▸ **PAGE EXTRACT**
>> start
Daniel Chasquetti: 'There was a slow-motion coup d’état in Bolivia'

Uruguayan political analyst says that, in Latin America, consensus breaks down when it comes to the rules of democracy.

Daniel Chasquetti, a professor in political science at the Universidad de la República in Montevideo, discusses Evo Morales' removal from power in an interview with Perfíl.

Describing the events of the past month as a “slow-motion coup d’état,” Chasquetti highlighted the institutional deterioration in the Andean country. 

How would you qualify what happened in Bolivia?

Evo Morales could have left as the most successful president in Bolivia’s history. But there are a series of decisions that are hard to explain. Not accepting the results of the constitutional referendum [on whether he could stand again] and continuing to press forward; the decision of a judicial court that, in a very unusual way, determined that his candidature is a human right; and third, and perhaps the most dangerous of all, the fraud.

There are also terrible things from the other side too: a reaction that comes from Santa Cruz, but that is also influenced by the evangelical churches, a call to God in a sort of medieval crusade. This is a coup in slow motion because in reality, there has been an extremely strong institutional deterioration promoted by both parties.

There is a decisive moment that leads me to call it a coup: when the Armed Forces suggest [Morales] resign. If Morales hadn't resigned, there probably would’ve been an uprising and that would have been a traditional coup. 

What kind of compromise on behalf of Morales and MAS [Morales’s political party] would help Bolivia exit the crisis?

A good gesture would be to not present Evo [in the next presidential election]; go back and accept the results of the referendum. Today, it’s hard to think that they’d do it.
>> end
▸ **DATASET EXTRACT**
>> start
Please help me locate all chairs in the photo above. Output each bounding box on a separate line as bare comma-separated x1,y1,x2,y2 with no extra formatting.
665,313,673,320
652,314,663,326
>> end
▸ **TASK TO COMPLETE**
Please pick up the interview on Bolivia's political crisis after its final sentence and carry it forward.

▸ **SOLVED EXERCISE**
An election against Carlos Mesa, a centrist politician that was able to gather support from all the opposition, is very different than one against an extremist candidate such as Luis Fernando Camacho. 

Do Mesa and the democratic right run the risk of not standing out against the extremists?

Yes, they didn’t understand what happened in Brazil. A centre-right coalition impeached [former president] Dilma [Rousseff] in a frustrating procedure, took the reigns of power and it went badly. When it was time for elections, Bolsonaro had an open field and centre-right voters had no-one to choose from.

The natural ally of the left, when it’s time to preserve democracy, is the democratic right. Both sides don’t understand that the cost of losing may mean [democracy’s] failure. 

What common thread is there within Latin America that so many political conflicts between antagonistic blocs are determined by the Armed Forces?

Consensuses are failing. All democracies are supported by a consensus on the rules of the game. We have actors that challenge them: Maduro and the Congress [in Venezuela], in Peru, the Congress to the President, in Bolivia, Evo Morales challenges the Constitution.

The actors don’t understand that democracy is not only competency, but also a cooperative game, in which losing today may mean winning tomorrow. Kirchnerismo won four years ago and now it’s returning. 

Why does the Frente Amplio in Uruguay arrive at a run-off [for the presidential vote], while down in the polls?

There is a wearing down within the government. Secondly, certain cases of corruption arose have eroded the pristine image of an unpolluted party. The economic de-acceleration generated problems: unemployment increased, inflation is below 10 points, we have a high fiscal deficit... The next administration will have to adjust.

The last factor is security. The opposition candidate [Luis Lacalle-Pou] has led a campaign based on claims about problems about how you exercise authority in the country. This is one of the strongest reasons for Uruguay to change. 

Daniel Martínez is a generational shift for the Frente Amplio. How would you evaluate him as a candidate?

It’s like when Maradona retired from the [Argentine] national team: they gave the number 10 jersey to 'Burrito' Ortega and it was huge for him. After Tabaré Vásquez and 'Pepe' Mujica – who are still two of the most popular politicians in Uruguay – the number 10 jersey weighs heavy on anyone, and Martínez does wear the same jersey per se.

He is a candidate that won’t lead the party, rather the party will lead the candidate. In a second round, where you need to get the vote of other sectors, you don’t feel this. Frente Amplio needed a different candidate. 

What are Lacalle Pou's strengths and weaknesses?

He’s a learning machine. He has to be the politician that has changed the most over the last five years. He has matured, put together a very professional and serious electoral campaign, with very clear objectives.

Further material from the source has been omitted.